= Archibald Crofts =

Australian politician (1875–1942)

Archibald Crofts (9 September 1875 - 20 May 1942) was an Australian politician, business owner and sports figure.

Crofts was born in Secunderabad, British India to soldier Benjamin Crofts and Jane Hemhilswood, raised in Victoria and educated in Adelaide, before becoming a merchant. In 1905, he owned and ran a grocery in South Melbourne, which he expanded to include 137 branches throughout Victoria and the Riverina as Crofts Stores, as well as subsidiary interests in the wholesale grocery, manufacturing grocery and wholesale dairy produce trades.

Crofts was heavily involved in sporting endeavours, including Victorian Football League (VFL) club South Melbourne, horse racing and lawn bowls. His horses had won £22 670 by the time of his death, and his best known steeds Valiant Chief and El Golea, which won the Newmarket Handicap in 1939. In October 1940 El Golea was shot twice while in his stall; it was thought that the shooter mistakenly believed El Golea was fellow racehorse Beau Vite.

In late 1931 South Melbourne Football Club official Jack Rohan persuaded Crofts to become club vice-president, as Croft's wealth, stature in the local community and Protestantism would help the club (South Melbourne was primarily a Catholic club). Crofts was elected president in 1933, serving until 1937. As President, Crofts had the financial resources to help attract star Australian rules footballers to South Melbourne, paying them the maximum £3.00 per match allowed under the VFL's Coulter Law and employing many of them in his business. In all, between 1931 and 1934 South Melbourne recruited 11 players, including seven from Western Australia. In response, a journalist jokingly suggested that South Melbourne should be known as "The Swans" (swans being the faunal emblem of Western Australia).

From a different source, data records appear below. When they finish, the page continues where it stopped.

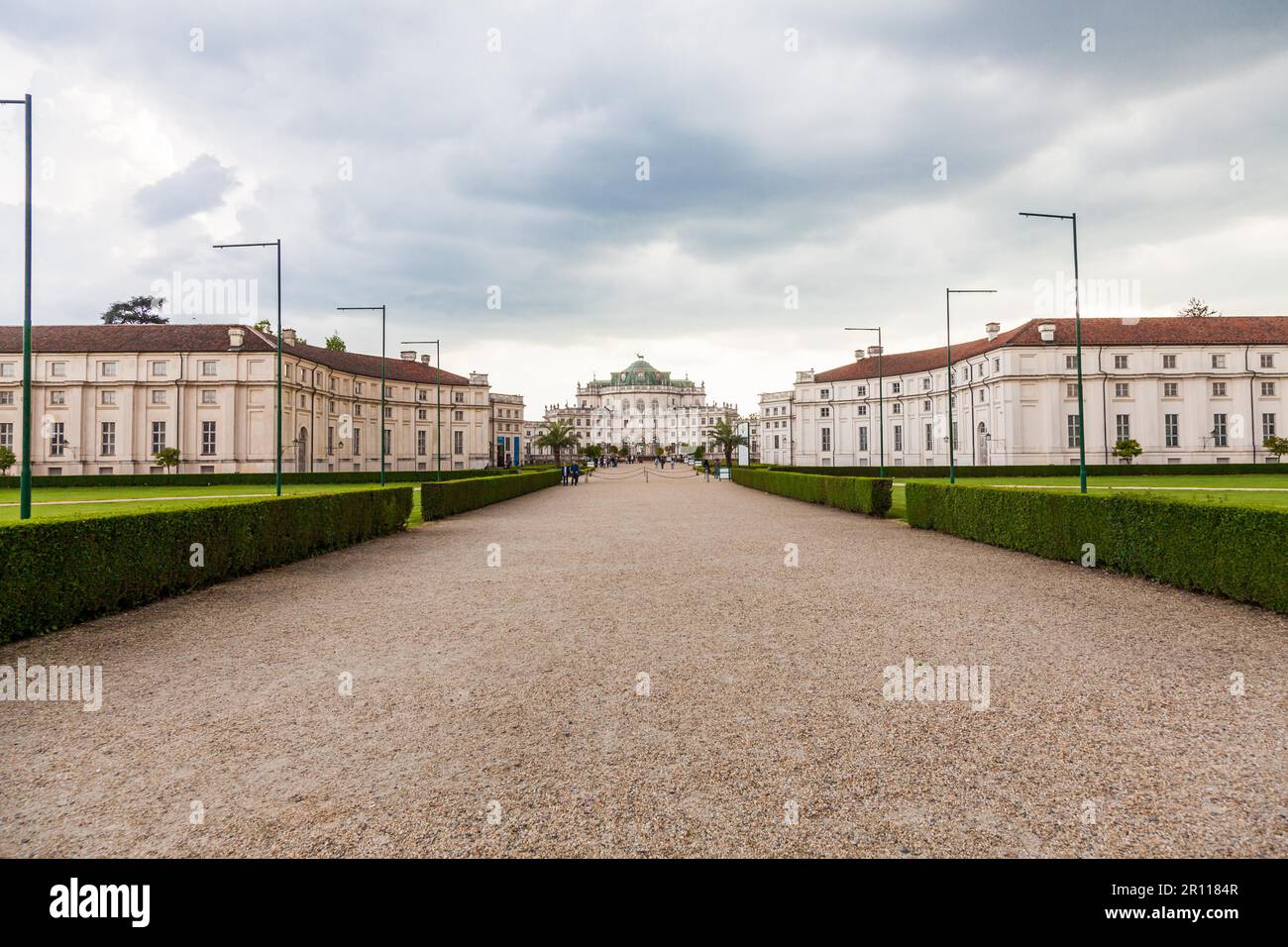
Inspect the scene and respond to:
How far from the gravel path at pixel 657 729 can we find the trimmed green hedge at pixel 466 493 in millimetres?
11496

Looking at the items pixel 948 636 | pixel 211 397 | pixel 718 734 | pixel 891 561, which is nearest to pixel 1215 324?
pixel 891 561

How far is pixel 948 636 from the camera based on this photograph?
264 inches

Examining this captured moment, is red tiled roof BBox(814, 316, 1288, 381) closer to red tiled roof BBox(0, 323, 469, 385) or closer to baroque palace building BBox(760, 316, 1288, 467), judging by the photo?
baroque palace building BBox(760, 316, 1288, 467)

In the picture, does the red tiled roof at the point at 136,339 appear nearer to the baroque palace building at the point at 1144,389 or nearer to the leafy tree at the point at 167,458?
the leafy tree at the point at 167,458

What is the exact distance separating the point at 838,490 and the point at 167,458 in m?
48.0

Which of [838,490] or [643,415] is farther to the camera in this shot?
[643,415]

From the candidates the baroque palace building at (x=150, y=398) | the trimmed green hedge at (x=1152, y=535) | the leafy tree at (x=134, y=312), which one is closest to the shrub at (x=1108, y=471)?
the trimmed green hedge at (x=1152, y=535)

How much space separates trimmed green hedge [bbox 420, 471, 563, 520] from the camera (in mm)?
20453

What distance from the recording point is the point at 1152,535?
30.9 ft

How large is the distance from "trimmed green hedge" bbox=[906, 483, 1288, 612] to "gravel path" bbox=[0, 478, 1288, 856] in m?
0.41

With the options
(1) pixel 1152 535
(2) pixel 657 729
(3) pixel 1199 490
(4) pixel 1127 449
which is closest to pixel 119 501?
(2) pixel 657 729

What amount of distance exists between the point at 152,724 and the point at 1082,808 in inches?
223

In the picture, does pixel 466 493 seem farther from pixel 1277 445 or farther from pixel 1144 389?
pixel 1144 389

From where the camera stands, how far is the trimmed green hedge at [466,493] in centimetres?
2045
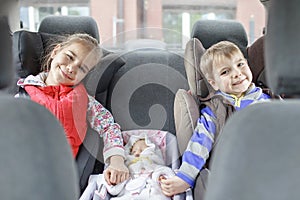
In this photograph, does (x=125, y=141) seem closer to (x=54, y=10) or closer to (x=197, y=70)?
(x=197, y=70)

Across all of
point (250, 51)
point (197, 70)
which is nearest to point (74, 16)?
point (197, 70)

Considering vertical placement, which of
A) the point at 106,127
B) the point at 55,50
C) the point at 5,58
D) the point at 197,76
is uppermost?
the point at 5,58

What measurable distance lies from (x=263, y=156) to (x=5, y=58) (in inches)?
18.8

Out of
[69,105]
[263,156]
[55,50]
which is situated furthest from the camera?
[55,50]

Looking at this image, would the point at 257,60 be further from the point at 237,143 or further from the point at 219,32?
the point at 237,143

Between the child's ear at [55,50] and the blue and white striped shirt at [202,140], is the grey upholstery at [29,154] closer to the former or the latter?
the blue and white striped shirt at [202,140]

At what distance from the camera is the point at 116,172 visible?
1856 millimetres

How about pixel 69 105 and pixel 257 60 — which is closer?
pixel 69 105

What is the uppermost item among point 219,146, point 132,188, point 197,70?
point 219,146

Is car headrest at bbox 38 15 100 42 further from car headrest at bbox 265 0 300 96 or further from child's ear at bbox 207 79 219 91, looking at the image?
car headrest at bbox 265 0 300 96

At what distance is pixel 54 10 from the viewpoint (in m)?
2.60

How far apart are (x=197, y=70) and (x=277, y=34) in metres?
1.33

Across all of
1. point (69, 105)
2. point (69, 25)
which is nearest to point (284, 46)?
point (69, 105)

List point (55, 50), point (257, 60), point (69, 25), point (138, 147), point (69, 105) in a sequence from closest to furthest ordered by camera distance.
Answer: point (69, 105) → point (138, 147) → point (55, 50) → point (257, 60) → point (69, 25)
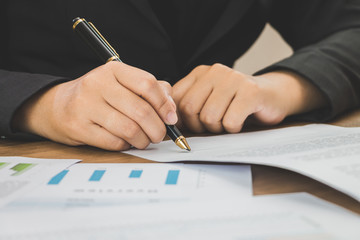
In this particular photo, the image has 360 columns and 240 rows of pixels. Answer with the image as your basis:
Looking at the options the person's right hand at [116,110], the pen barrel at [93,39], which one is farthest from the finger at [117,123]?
the pen barrel at [93,39]

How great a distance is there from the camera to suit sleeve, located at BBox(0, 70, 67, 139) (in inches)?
17.8

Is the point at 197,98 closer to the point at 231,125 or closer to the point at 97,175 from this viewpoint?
the point at 231,125

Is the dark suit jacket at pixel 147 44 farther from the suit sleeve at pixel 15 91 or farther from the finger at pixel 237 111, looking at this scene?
the finger at pixel 237 111

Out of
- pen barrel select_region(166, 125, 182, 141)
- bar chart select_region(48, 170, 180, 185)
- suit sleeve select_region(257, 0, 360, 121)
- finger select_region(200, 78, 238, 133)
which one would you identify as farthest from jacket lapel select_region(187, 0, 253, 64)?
bar chart select_region(48, 170, 180, 185)

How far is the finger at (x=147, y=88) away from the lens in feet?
1.28

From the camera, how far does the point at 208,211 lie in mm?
245

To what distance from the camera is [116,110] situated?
40cm

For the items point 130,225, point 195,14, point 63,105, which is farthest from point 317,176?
point 195,14

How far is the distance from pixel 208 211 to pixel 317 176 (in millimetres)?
91

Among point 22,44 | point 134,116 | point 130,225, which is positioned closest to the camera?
point 130,225

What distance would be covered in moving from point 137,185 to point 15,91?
0.26m

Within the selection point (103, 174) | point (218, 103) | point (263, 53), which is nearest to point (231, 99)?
point (218, 103)

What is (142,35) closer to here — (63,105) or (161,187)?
(63,105)

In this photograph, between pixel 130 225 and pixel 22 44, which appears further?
pixel 22 44
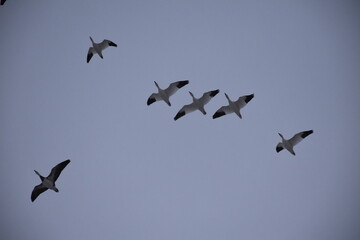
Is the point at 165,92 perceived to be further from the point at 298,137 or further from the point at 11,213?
the point at 11,213

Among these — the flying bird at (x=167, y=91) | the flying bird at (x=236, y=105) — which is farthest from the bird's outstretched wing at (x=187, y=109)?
the flying bird at (x=236, y=105)

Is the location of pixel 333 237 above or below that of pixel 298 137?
below

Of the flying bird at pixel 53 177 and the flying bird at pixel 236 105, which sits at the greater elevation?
the flying bird at pixel 53 177

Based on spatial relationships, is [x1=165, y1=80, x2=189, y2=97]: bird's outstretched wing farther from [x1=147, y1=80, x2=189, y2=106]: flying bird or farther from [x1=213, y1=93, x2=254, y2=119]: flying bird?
[x1=213, y1=93, x2=254, y2=119]: flying bird

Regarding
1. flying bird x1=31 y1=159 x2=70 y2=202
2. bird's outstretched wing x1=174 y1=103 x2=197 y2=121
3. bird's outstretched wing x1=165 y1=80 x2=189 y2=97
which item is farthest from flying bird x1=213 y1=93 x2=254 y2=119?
flying bird x1=31 y1=159 x2=70 y2=202

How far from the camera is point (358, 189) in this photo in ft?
353

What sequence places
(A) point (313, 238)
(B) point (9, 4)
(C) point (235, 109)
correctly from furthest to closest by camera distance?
1. (B) point (9, 4)
2. (A) point (313, 238)
3. (C) point (235, 109)

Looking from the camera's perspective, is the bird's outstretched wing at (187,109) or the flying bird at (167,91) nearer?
the flying bird at (167,91)

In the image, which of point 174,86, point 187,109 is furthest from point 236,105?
point 174,86

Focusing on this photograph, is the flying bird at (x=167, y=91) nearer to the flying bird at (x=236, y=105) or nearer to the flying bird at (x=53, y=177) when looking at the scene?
the flying bird at (x=236, y=105)

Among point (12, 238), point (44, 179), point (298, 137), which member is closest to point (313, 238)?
point (12, 238)

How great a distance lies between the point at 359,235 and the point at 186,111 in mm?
89152

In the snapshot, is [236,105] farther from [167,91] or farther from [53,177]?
[53,177]

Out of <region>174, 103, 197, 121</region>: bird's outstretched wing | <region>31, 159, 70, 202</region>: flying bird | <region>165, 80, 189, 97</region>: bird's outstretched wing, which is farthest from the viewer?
<region>174, 103, 197, 121</region>: bird's outstretched wing
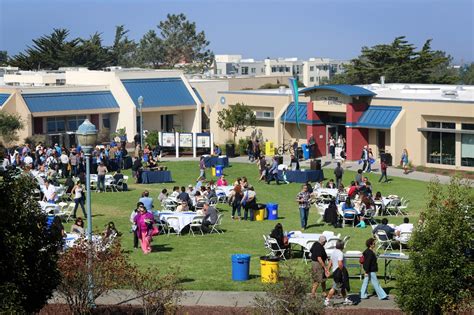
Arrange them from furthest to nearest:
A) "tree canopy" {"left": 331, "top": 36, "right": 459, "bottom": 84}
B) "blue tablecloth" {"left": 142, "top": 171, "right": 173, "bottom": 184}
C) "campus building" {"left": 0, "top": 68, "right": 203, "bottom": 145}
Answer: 1. "tree canopy" {"left": 331, "top": 36, "right": 459, "bottom": 84}
2. "campus building" {"left": 0, "top": 68, "right": 203, "bottom": 145}
3. "blue tablecloth" {"left": 142, "top": 171, "right": 173, "bottom": 184}

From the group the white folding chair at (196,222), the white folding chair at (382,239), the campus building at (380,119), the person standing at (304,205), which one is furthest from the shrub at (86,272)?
the campus building at (380,119)

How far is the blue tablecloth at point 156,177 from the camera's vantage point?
145ft

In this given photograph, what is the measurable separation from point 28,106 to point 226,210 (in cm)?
2810

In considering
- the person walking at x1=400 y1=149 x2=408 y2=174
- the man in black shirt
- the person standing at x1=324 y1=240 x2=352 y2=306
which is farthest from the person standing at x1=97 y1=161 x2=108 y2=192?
the person standing at x1=324 y1=240 x2=352 y2=306

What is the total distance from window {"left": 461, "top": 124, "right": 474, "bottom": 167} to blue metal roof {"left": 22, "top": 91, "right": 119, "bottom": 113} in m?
25.1

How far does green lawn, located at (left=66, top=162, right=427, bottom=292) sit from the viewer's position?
81.2 feet

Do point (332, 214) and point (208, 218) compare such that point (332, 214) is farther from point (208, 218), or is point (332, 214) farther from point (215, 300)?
point (215, 300)

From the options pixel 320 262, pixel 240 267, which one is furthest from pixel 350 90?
pixel 320 262

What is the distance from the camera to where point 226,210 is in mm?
36312

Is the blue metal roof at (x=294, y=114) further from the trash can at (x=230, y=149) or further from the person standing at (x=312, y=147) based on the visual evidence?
the trash can at (x=230, y=149)

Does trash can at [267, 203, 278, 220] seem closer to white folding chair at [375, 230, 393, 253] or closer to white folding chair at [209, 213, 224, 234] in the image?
white folding chair at [209, 213, 224, 234]

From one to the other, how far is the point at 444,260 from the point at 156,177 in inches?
1059

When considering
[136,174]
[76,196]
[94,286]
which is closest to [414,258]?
[94,286]

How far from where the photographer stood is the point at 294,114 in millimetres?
57688
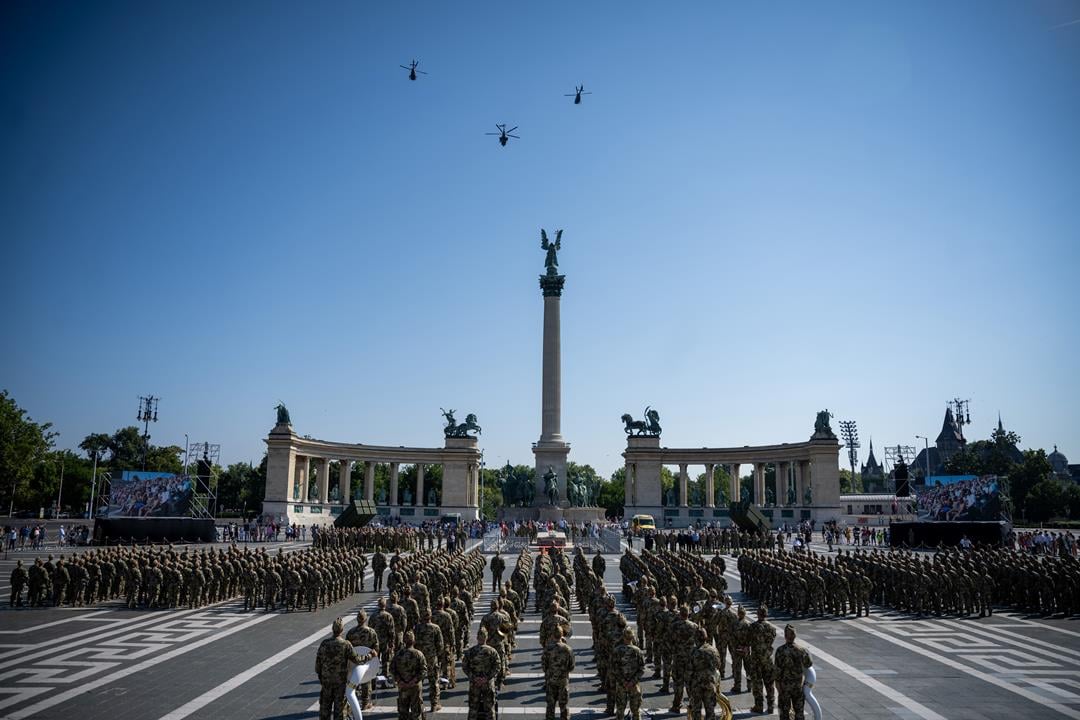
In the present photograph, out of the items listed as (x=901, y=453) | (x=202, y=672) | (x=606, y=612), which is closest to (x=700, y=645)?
Answer: (x=606, y=612)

Crofts was elected councillor for South Melbourne City Council's Queens Ward in 1931, serving to 1942, including a stint as mayor from 1934 to 1935. In 1935, Crofts won a by-election for Melbourne South Province in the Victorian Legislative Council, representing the United Australia Party; he transferred to the new Monash Province in 1937, where he was reelected unopposed at the 1940 Victorian state election.

In addition to his parliamentary and council service, Crofts was heavily involved in the local community, serving as a member of the Albert Park management committee, Prince Henry's Hospital board and the Royal Victorian Institute for the Blind board.

Following the start of World War II, Crofts started Crofts Radio Revels, a weekly concert for servicemen at the Princess Theatre, Melbourne, with the programme broadcast on Melbourne radio station 3XY.

==Personal life==
In 1899, Crofts married Mary Keene, with whom he had five children; Reginald, Arthur, Norman, Hazel and Edna. Reginald died on 17 April 1917 after being struck by a train near South Melbourne railway station.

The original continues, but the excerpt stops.